Our Flag Means Death, loosely based on the life of Stede Bonnet, the unlikeliest pirate in history, is not quite what you think it is. Created by David Jenkins and produced by Jenkins Taika Waititi—who also directs the pilot episode—Flag is one part workplace comedy, one part fish-out-of-water comedy, and one part drama. There are some great jokes ranging from gallows humor about the short life expectancy of a pirate to one member of the crew who spouts increasingly fantastical superstitions, but the overall tone of Flag is not as whimsical as, say, Flight of the Conchords, the comedy series which previously united Flag star Rhys Darby and Waititi (who directed some episodes of the HBO show). Stede Bonnet is a man who abruptly abandoned his life to become a pirate and was considered to be dispossessed of his mental faculties at the time of his death, and that specter of mental health settles on Flag early and does not budge, like a seagull perched on a probable cannibal’s head.

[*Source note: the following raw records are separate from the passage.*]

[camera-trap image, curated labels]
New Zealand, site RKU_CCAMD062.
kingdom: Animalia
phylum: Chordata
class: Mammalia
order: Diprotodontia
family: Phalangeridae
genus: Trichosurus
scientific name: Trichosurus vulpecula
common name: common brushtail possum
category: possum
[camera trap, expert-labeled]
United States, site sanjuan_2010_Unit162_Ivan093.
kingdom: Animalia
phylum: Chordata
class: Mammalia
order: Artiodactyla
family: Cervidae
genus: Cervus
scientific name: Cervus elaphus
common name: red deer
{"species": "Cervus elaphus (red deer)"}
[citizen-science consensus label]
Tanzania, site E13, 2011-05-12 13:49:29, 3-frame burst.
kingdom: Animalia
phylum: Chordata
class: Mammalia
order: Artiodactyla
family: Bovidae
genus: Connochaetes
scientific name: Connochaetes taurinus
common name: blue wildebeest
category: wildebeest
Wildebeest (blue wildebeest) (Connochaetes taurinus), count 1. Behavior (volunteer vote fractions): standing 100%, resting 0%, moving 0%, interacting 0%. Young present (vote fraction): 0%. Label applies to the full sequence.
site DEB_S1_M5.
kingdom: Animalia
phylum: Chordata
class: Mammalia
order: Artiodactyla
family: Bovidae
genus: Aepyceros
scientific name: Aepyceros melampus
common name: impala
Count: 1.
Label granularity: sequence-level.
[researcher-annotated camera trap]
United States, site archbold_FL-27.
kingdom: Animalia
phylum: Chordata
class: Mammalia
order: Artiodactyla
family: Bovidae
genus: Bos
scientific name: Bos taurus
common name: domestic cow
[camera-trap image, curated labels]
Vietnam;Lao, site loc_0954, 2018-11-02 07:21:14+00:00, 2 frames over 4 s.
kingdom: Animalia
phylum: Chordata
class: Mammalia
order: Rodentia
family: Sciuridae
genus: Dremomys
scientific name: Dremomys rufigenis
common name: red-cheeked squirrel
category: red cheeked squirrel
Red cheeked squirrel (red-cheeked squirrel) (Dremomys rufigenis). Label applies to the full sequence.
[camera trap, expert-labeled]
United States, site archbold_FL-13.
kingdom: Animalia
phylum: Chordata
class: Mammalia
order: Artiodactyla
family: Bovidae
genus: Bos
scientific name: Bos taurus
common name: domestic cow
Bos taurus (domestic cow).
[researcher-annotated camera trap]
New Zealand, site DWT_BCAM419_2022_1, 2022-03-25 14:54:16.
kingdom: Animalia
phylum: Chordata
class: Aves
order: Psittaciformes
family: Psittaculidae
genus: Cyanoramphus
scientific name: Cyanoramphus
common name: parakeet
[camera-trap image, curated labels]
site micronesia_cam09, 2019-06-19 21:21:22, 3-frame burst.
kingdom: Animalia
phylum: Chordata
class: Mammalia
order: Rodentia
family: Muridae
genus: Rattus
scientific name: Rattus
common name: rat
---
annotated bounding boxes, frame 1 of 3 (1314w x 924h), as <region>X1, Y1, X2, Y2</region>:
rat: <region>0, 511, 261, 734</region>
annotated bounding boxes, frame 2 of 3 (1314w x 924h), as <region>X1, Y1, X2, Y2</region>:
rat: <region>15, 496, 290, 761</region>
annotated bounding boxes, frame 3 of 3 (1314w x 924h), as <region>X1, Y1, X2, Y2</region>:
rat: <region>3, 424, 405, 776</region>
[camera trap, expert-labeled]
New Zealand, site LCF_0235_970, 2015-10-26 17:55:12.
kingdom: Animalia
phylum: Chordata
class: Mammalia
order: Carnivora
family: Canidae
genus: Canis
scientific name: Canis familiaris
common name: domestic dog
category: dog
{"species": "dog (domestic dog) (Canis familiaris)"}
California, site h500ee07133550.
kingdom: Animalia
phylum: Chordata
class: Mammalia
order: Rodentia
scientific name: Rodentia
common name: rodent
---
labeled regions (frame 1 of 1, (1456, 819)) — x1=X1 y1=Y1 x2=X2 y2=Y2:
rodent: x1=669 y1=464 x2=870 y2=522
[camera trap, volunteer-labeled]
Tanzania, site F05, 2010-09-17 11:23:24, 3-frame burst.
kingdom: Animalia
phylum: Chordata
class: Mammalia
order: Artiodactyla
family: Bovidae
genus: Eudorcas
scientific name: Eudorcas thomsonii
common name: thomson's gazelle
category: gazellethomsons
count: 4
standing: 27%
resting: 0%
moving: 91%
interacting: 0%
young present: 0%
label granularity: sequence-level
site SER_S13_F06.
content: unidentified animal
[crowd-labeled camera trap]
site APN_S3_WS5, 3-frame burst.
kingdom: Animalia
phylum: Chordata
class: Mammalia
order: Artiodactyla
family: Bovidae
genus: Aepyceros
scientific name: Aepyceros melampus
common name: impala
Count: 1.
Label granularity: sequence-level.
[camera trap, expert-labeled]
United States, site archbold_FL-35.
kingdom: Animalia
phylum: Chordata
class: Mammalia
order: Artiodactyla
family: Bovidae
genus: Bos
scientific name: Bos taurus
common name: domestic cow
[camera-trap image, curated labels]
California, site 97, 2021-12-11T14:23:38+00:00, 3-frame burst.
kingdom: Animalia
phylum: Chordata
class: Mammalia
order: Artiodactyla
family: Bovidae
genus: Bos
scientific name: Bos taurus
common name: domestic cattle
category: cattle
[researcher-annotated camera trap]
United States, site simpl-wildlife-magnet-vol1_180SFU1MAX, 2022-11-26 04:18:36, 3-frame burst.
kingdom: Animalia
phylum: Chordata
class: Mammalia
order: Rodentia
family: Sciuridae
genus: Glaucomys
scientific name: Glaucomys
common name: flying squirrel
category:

Darby stars as Stede, a well-meaning but bumbling gentleman who has taken to the high seas looking for adventure. He left behind a family and a comfortable existence as a wealthy landowner in Barbados, building his own ship and hiring his own crew and declaring himself a pirate captain despite doing very little pirating. Stede, besides having no idea how to sail, also doesn’t have the stomach for the kind of violence endemic to piracy and considers a good haul taking a houseplant from fishermen (though there are flashes of violence, not graphic, but some great visual gags involving blood and coconut heads do occur), and his crew is divided on his leadership. Some, like Oluwande (Samson Kayo), appreciate the relative ease of life aboard Stede’s ship, where they have to do very little work and receive a salary regardless of success at stealing. Others, like Black Pete (Matthew Maher), are more bloodthirsty and plot mutiny because Stede won’t let them kill anyone.
Hanging over all is the specter of Blackbeard (Taika Waititi), the most infamous pirate captain in the Caribbean, a folkloric hero to all pirates, including Stede. When Blackbeard hears about the “gentleman pirate”, he sets out to meet Stede, and here is where Flag slides into something that is simply not going to work for everyone. Haunted by an emotionally abusive father, childhood bullies—one of whom literally haunts him after Stede accidentally kills him—and a failed marriage (Sarah’s Channel star Claudia O’Doherty pops up as Mrs. Bonnet), Stede struggles not only with ennui but feelings of inadequacy and guilt. Blackbeard, meanwhile, is trapped by his own reputation, all the challenge gone out of piracy as ships surrender as soon as his flag is hoisted. A dissatisfaction similar to Stede’s seizes him, and these two very different men find common understanding in each other and form an unlikely friendship.
Flag can be very funny, but its heart lies not in its humor, which is more muted than you might expect, but in how it handles the emotions of unemotionally stunted men (and one woman on Stede’s crew). Stede just wants to belong, he wants the love and acceptance that has eluded him his whole life, and Blackbeard wants to rediscover the joy of being alive before he is inevitably killed. But Blackbeard is BLACKBEARD, a true rogue, and just because he likes Stede doesn’t mean he isn’t plotting against Stede, too. (In real life, they were akin to frenemies, and there were a couple of betrayals.) Darby is as quirkily charming as ever as the good-hearted but troubled Stede, hitting unexpected dark notes in an otherwise buffoonish character that keeps him from becoming too cartoonish. And Waititi gives his best performance since What We Do in the Shadows, playing so many layers in Blackbeard it becomes impossible to tell when he’s sincere and when he’s scheming.
The tangled knot of intimacies and lies between Stede and Blackbeard throws a steadily darkening pall over Flag, and for all the sea shanties and well-timed visual gags, the gallows humor introduced in the pilot becomes the dominate tone. Stede’s indefatigable cheeriness is just a façade covering a lifetime of emotional wounds, and there are moments that hint at much deeper and more serious mental health issues just waiting to explode. It’s sort of like if Ted Lasso never went to therapy and just gritted his teeth and kept spewing platitudes until he erupted and accidentally killed someone. Quirky Kiwi humor abounds, but underpinning it is real darkness and a sense of impending doom as it becomes increasingly clear nothing good will come from Stede’s association with Blackbeard. Our Flag Means Death is not the show I expected, and while I like it more for it, anyone looking for a Conchords-style quirk-fest will probably be disappointed.
The first three episodes of Our Flag Means Death are streaming on HBO Max from March 3 and will debut new episodes every Thursday through March 24.